Spell of the Highlander
Page 57
The woman glanced up, the hint of a muscle contracting between her brows.
Yes—Cian was close! Improvisably close.
I can do this, I can do this, I know I can, she told herself. She stared down at the floor for a few seconds, steeling her nerve. Then she turned and began walking away from the counter.
Behind her, the woman muttered snidely, “About time. And good riddance to you, you spoiled little—”
The rest of it was muttered too low for Jessi to hear, but she didn’t need to, she’d already picked up on the general gist of it. Oh, you are going to be sooo surprised, she thought just as snidely. She didn’t mind people getting upset with her when she’d done something to deserve it, but she’d not done a thing to earn this woman’s animosity, other than being young and curvy. And she couldn’t help being either of those things. It wasn’t as if either of those things had ever gotten her anywhere in her life. Hard work had. Boobs certainly hadn’t. In fact, were she pushed to divvy up percentages, she’d attribute 90 percent to aggravation and 10 percent to pleasure.
Wiggling her shoulders to make sure her backpack was snug enough, she glanced behind her, assessed the distance to and height of the counter, and took a deep, fortifying breath.
Then she whirled around, took a running leap, and catapulted herself into the air.
She managed to pump up more speed with her short dash than she actually needed, and upon clearing the exterior wall of the counter, she couldn’t check her forward momentum. Skidding pell-mell over the veneered surface on her hands and knees, she crashed to the floor, taking down two mainframes and a stack of manuals with her. She hit the floor so hard it made her teeth clack together.
“Oh!” the woman shrieked. “Out! Out! Out! You are not allowed back here! Only airport employees are permitted behind the desk!”
Jessi didn’t waste breath replying. Scrambling to her feet, she clambered over monitors and manuals, and pushed through the half-opened door. Her heart was pounding and adrenaline was rushing through her veins, making her feel shaky, yet intensely, aggressively focused. It was no wonder some people got addicted to adrenaline rushes.
“I’m calling security!” the woman screeched after her, snatching the phone from the wall.

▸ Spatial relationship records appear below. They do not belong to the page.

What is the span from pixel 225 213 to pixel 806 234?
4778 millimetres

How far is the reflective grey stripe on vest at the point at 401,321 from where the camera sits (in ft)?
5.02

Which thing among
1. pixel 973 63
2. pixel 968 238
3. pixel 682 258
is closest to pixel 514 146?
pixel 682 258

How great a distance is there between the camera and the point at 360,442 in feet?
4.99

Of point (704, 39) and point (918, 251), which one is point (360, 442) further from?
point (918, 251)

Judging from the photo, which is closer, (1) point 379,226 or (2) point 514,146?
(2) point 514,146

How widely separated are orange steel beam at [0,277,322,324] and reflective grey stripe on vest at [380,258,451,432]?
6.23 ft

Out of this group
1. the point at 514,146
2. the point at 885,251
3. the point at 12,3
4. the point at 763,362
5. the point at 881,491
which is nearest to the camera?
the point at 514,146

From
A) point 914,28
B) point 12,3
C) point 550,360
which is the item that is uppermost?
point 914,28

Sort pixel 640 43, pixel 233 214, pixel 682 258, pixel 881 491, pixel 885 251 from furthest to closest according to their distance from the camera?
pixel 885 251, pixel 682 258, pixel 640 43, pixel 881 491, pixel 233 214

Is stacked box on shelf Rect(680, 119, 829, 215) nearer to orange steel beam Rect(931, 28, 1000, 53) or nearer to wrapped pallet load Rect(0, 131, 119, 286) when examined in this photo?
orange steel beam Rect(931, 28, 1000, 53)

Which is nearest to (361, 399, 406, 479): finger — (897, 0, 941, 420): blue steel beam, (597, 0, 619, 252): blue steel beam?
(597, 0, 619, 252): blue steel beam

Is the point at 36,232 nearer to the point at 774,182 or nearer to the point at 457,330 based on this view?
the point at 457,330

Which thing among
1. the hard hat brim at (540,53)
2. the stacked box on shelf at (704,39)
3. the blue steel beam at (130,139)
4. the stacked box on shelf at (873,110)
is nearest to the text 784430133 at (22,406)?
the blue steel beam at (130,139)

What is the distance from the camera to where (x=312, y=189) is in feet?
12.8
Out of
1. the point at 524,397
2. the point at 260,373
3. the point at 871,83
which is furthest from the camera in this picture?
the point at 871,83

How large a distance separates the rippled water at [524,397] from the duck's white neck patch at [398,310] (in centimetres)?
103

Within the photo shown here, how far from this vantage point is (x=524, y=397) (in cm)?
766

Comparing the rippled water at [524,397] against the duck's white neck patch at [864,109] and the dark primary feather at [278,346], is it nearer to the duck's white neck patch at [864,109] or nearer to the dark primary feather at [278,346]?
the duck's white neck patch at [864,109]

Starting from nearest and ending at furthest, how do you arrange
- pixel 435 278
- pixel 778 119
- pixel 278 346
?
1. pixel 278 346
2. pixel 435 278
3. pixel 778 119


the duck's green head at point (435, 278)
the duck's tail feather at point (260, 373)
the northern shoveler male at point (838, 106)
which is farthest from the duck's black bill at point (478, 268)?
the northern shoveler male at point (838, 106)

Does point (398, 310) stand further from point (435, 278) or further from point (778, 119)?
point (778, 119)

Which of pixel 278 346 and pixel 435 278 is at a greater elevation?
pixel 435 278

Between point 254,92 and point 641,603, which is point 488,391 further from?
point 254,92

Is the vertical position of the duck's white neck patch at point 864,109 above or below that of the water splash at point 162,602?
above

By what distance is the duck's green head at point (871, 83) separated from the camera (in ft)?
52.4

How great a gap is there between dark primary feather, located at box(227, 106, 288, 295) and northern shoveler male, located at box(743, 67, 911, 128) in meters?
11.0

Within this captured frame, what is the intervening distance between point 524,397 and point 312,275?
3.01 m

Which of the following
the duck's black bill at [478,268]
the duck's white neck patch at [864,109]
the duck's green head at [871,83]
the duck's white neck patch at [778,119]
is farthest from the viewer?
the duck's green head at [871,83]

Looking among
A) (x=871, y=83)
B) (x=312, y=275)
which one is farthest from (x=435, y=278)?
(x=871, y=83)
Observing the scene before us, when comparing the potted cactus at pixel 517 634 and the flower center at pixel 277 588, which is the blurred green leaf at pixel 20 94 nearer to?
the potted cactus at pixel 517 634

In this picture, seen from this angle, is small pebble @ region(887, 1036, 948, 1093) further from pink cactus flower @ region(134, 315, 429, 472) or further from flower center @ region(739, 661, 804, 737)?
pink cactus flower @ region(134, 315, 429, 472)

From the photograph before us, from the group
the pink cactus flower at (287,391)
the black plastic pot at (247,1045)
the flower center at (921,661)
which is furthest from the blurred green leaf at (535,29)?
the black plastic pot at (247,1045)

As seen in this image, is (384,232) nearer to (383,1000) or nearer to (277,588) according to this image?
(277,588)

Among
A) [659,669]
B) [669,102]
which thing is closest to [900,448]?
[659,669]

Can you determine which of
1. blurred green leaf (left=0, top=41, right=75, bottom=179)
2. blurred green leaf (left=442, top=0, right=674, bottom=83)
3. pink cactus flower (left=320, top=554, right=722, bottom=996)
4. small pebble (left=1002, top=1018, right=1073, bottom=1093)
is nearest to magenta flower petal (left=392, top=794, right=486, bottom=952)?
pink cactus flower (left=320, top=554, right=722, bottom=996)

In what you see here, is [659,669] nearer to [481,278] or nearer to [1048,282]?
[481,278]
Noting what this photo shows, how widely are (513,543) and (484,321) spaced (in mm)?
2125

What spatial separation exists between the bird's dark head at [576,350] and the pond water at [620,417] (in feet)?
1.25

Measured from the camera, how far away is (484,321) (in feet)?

“You just do that . . .” Jessi dropped her voice, but despite her best efforts, “bitch” didn’t come out quite as sotto voce as she’d intended. Oops. Darn it, now she was going to have to outrun security too!
But the woman’s nastiness worked to her advantage this time. Apparently, Stone-face had been secretly itching to take matters into her own hands and Jessi’s expletive was just enough to push her over the edge.
Slapping the phone back on the wall, Stone-face shot through the door after her. “I don’t need security, I can deal with you myself, you brazen little hussy!” Sharp orange talons closed on the fabric of Jessi’s backpack, yanking her to a halt. “You are not going back there!”
Jessi dug in her heels, scanning the corridor. It was roughly a hundred yards long, with a maze of hallways branching off it, and doors dotting both the left and right sides.
At the far end of the corridor, two tall steel doors gleamed, the kind that looked like they might open onto a warehouse. Near those doors, several carts and a small front-loader waited.
That would be where the mirror was, then, through those double doors.
She needed it. It was nonnegotiable.
And this red-tape-wielding, small-mean-souled twit clutching a fistful of her backpack was all that was standing between her and the small matter of her continued survival.
Her life depended on that crate.
And there was no other way she could get to it.
She twisted her shoulders, yanking her backpack from the woman’s grasp. When it tumbled down her arm, she caught the straps of it in her hand.
Bracing herself, she gulped yet another fortifying breath. She was going to need this one.
Muttering a silent prayer that it would work and not actually injure the woman beyond a temporary black eye, she swung around and coshed the woman in the side of the head with her thirty-eight-pound-Krispy-Kremes-earning backpack.
Much to her relief—she wasn’t entirely certain about doing it twice, no matter how nasty the witch was—Stone-face’s eyes glazed, she swayed woozily, and sank limply to the floor.
Glancing hastily around, Jessi spied a door labeled “Supplies” down the hall. Grabbing the woman’s feet, she hooked her ankles beneath her armpits and hurriedly slid her down the polished tile floor.
It took her a few moments to wedge her in with all the brooms and mops and cleaning supplies, but she managed it. Closing the door, she examined the handle. There was no way to lock it. That sucked.